Van Traa was in 1974 al lid geworden van de PvdA, als groot
bewonderaar van
Joop den Uyl. Hij solliciteerde in die tijd vergeefs naar de functie
van
fractiemedewerker voor buitenlandse zaken. Relus ter Beek zat met Piet
Dankert
in de sollicatiecommissie. Van Traa werd het niet.

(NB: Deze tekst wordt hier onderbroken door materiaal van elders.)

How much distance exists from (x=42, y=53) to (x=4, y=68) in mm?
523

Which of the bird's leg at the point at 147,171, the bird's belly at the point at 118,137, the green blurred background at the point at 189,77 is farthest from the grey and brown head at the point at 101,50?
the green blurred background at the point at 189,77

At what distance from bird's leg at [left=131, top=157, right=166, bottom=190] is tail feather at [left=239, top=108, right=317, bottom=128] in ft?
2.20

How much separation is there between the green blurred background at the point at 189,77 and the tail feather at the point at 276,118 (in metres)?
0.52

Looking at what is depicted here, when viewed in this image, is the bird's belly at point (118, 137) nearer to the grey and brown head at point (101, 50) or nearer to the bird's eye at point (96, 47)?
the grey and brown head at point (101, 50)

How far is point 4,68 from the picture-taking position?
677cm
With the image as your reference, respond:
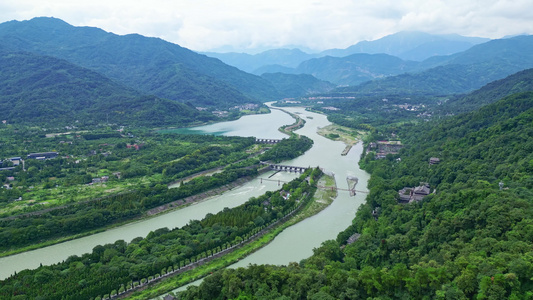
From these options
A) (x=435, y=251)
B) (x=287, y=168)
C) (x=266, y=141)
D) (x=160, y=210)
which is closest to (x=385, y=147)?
(x=287, y=168)

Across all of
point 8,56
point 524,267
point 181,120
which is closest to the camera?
point 524,267

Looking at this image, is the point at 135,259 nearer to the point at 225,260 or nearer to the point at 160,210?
the point at 225,260

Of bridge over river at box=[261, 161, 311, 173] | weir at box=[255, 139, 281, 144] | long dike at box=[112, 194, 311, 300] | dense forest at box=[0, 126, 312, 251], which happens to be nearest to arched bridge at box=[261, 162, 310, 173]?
bridge over river at box=[261, 161, 311, 173]

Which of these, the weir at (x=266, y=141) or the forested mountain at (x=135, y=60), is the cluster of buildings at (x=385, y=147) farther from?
the forested mountain at (x=135, y=60)

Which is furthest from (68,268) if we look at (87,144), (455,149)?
(87,144)

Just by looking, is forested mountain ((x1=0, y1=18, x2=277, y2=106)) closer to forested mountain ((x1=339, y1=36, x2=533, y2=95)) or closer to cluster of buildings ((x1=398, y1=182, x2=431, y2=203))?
forested mountain ((x1=339, y1=36, x2=533, y2=95))

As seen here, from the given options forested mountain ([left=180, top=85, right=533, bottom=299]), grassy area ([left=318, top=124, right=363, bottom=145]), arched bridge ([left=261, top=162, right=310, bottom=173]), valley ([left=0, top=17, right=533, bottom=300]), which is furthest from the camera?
grassy area ([left=318, top=124, right=363, bottom=145])

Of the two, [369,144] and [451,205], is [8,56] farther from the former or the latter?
[451,205]
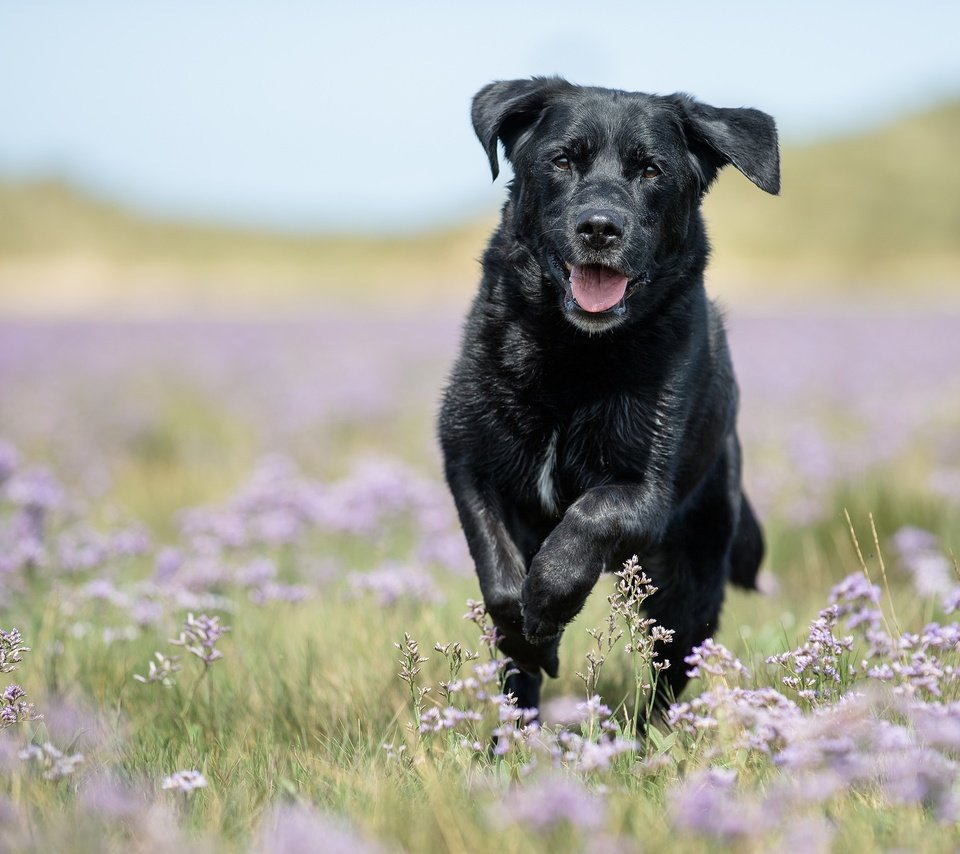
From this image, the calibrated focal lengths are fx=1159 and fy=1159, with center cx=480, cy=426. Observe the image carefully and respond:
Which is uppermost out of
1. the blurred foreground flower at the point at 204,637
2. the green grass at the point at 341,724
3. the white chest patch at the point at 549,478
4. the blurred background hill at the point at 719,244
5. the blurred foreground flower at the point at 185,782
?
the blurred background hill at the point at 719,244

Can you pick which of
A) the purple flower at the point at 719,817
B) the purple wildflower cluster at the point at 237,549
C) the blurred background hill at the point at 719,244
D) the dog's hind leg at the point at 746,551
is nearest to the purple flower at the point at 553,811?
the purple flower at the point at 719,817

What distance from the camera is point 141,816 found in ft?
6.36

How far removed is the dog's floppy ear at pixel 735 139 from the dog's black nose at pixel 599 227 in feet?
1.37

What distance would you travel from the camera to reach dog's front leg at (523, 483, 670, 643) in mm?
2688

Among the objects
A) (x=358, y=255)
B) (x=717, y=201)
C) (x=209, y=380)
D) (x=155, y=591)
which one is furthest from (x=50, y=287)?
(x=155, y=591)

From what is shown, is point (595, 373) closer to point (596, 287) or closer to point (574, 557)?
point (596, 287)

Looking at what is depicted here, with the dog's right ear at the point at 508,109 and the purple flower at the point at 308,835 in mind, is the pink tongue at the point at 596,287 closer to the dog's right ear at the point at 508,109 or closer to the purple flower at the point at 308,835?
the dog's right ear at the point at 508,109

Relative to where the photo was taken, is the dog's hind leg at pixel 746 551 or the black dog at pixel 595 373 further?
the dog's hind leg at pixel 746 551

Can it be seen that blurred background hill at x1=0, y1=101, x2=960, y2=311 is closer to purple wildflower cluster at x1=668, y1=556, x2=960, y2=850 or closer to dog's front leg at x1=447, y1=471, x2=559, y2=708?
dog's front leg at x1=447, y1=471, x2=559, y2=708

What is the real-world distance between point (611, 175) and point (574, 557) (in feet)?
3.98

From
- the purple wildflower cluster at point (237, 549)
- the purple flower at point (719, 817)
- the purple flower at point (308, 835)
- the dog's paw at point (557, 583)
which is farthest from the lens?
the purple wildflower cluster at point (237, 549)

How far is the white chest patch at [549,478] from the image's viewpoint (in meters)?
3.04

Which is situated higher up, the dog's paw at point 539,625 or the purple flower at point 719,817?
the dog's paw at point 539,625

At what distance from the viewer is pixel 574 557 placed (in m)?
2.70
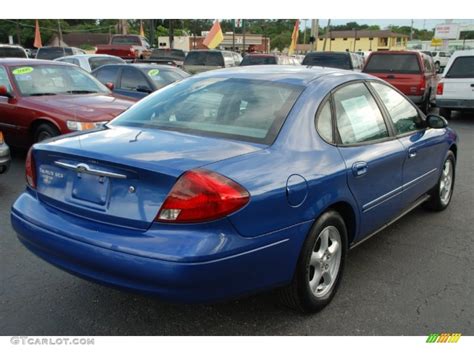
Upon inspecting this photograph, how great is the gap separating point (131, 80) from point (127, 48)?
49.5 ft

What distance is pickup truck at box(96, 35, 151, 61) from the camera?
2483 centimetres

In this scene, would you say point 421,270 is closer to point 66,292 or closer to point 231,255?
point 231,255

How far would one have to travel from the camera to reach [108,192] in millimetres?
2760

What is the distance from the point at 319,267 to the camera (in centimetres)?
326

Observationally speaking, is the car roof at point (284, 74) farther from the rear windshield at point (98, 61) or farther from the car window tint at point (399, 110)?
the rear windshield at point (98, 61)

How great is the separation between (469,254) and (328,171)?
6.40 feet

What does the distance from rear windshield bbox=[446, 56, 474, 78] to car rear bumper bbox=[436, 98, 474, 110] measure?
25.0 inches

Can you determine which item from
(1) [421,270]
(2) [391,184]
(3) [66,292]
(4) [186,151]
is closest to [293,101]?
(4) [186,151]

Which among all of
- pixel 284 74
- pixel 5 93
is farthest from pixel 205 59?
pixel 284 74

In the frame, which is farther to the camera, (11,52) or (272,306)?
(11,52)

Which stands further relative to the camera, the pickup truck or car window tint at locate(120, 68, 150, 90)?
the pickup truck

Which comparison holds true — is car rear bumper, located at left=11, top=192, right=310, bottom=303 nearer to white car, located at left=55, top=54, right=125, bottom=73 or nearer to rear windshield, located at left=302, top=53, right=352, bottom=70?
white car, located at left=55, top=54, right=125, bottom=73

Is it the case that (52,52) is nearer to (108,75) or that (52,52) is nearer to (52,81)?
(108,75)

Ter Beek: ,,Piet en ik wilden hem graag hebben wegens zijn grote
internationale kennis, maar twee personeelsvertegenwoordigers van de
partij
meenden dat hij niet zou passen in het collectief. Te
individualistisch." Die
eigenschap bezorgde hem in 1979 wel zijn grote doorbraak in de partij.

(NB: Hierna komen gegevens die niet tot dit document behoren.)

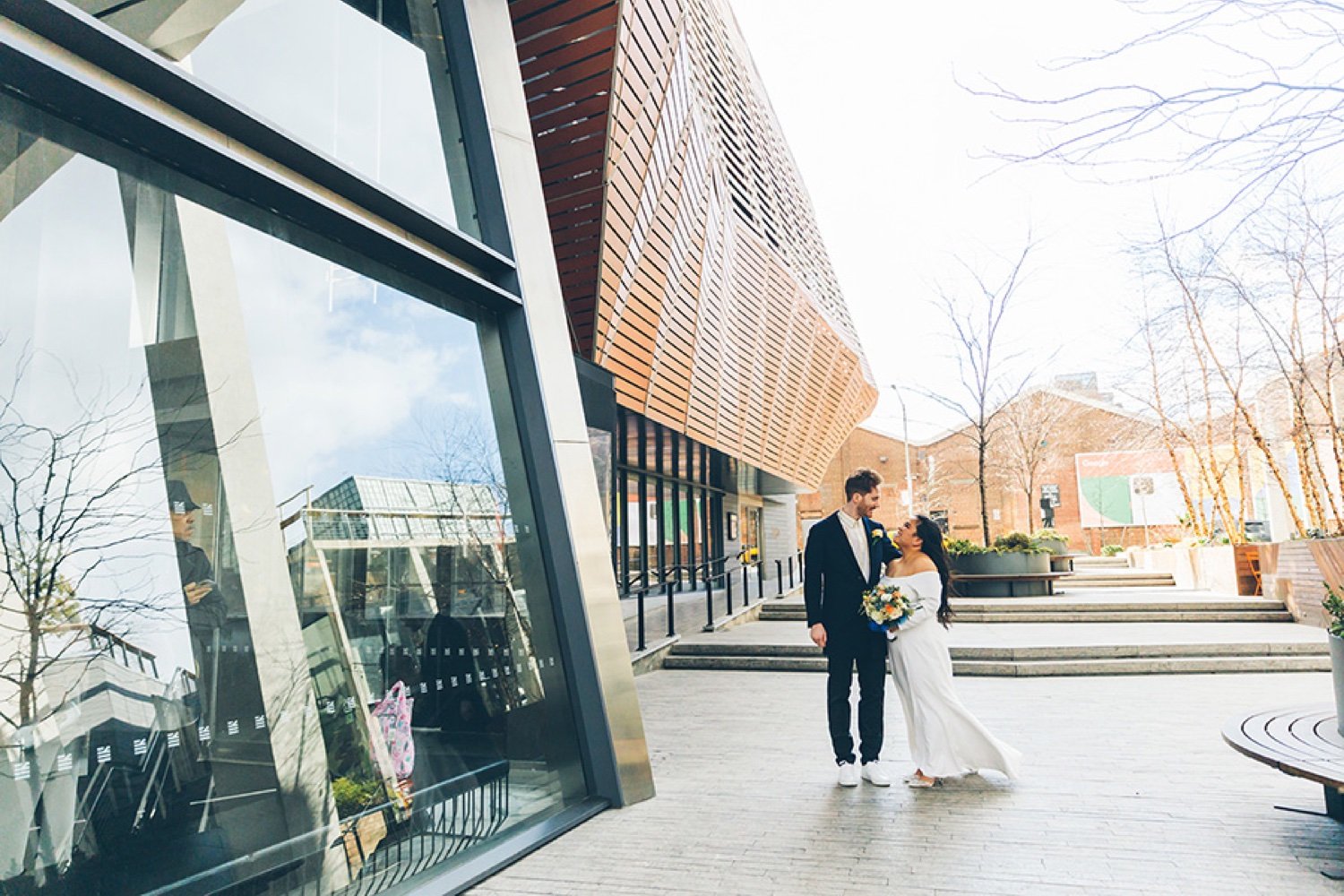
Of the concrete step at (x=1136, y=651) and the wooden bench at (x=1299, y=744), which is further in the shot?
the concrete step at (x=1136, y=651)

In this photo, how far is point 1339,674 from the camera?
386 centimetres

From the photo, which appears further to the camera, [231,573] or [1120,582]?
[1120,582]

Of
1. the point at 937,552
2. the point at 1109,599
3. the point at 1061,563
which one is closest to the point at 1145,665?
the point at 1109,599

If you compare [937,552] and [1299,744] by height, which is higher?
[937,552]

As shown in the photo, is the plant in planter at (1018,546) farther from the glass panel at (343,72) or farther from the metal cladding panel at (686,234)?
the glass panel at (343,72)

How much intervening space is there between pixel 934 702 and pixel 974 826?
91 cm

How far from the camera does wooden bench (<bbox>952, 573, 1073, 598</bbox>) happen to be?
590 inches

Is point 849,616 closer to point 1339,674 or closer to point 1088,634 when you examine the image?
point 1339,674

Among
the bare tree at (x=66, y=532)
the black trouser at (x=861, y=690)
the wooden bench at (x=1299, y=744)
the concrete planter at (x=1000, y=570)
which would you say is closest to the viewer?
the bare tree at (x=66, y=532)

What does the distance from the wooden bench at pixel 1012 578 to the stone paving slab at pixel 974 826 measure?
27.1ft

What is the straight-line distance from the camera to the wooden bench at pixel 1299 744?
3.43 meters

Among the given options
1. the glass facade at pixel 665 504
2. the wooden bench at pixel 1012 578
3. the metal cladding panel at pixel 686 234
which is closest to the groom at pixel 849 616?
the metal cladding panel at pixel 686 234

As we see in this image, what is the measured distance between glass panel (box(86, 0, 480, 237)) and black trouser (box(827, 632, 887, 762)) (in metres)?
3.55

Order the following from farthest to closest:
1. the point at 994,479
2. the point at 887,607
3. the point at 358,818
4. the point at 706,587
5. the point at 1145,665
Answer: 1. the point at 994,479
2. the point at 706,587
3. the point at 1145,665
4. the point at 887,607
5. the point at 358,818
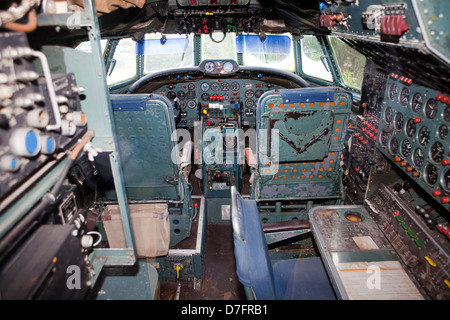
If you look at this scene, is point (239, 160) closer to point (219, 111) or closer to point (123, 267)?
point (219, 111)

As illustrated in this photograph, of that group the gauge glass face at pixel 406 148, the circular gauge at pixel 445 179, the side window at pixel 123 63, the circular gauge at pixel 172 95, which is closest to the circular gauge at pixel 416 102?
the gauge glass face at pixel 406 148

Van Traa werd op het PvdA-congres verkozen tot internationaal
secretaris,
een functie die ook door mensen als Max van der Stoel, Dankert, Ter Beek
en
Harry van den Bergh was vervuld.
Partijvoorzitter Felix Rottenberg herinnert zich nog hoe Van Traa
zichzelf
naar voren had geschoven. Van Traa belde hem op een avond op.
Rottenberg, de
langzame, donkere stem van Van Traa imiterend: ,,"Ja, met Maarten van
Traa, ik
wil mij kandidaat stellen. Ik vraag mij af of de Jonge Socialisten mij
steunen". Hoe hij die functie veroverde was heel kenmerkend", vervolgt
Rottenberg. ,,De ouderen in de partij vonden dat hij eerst een tijdje
assistent-secretaris moest zijn. Maar hij trotseerde de vernederende
rituelen
van de sociaal-democratie en reisde in zijn eentje het hele land af om
zijn
kandidatuur toe te lichten."
Van Traa reisde veel toen hij eenmaal verkozen was. Niet per trein
en
slaapzak, zoals hij volgens eigen zeggen ,,demagogisch" had
aangekondigd.
Daarmee had hij zich slechts willen afzetten tegen één van
zijn
voorgangers, ,,vliegtuigdiplomaat" Harry van den Bergh. De atoomwapens
waren
begin jaren tachtig onderwerp van een ware kruistocht. Hoewel hij in
het
Komitee Kruisraketten Nee actief betrokken was bij de grote demonstraties
van
de vroege jaren tachtig, was Van Traa volgens sommige partijgenoten
minder
radicaal dan hij zich voordeed.
,,Hij stond veel meer op de rechtervleugel dan hij het deed
voorkomen",
zegt Harry van den Bergh. ,,Hij was actief als tegenstander van de
kruisraketten, maar dacht volgens de werkelijke internationale
verhoudingen."
Journalisten die met hem werkten, deelden dat gevoel.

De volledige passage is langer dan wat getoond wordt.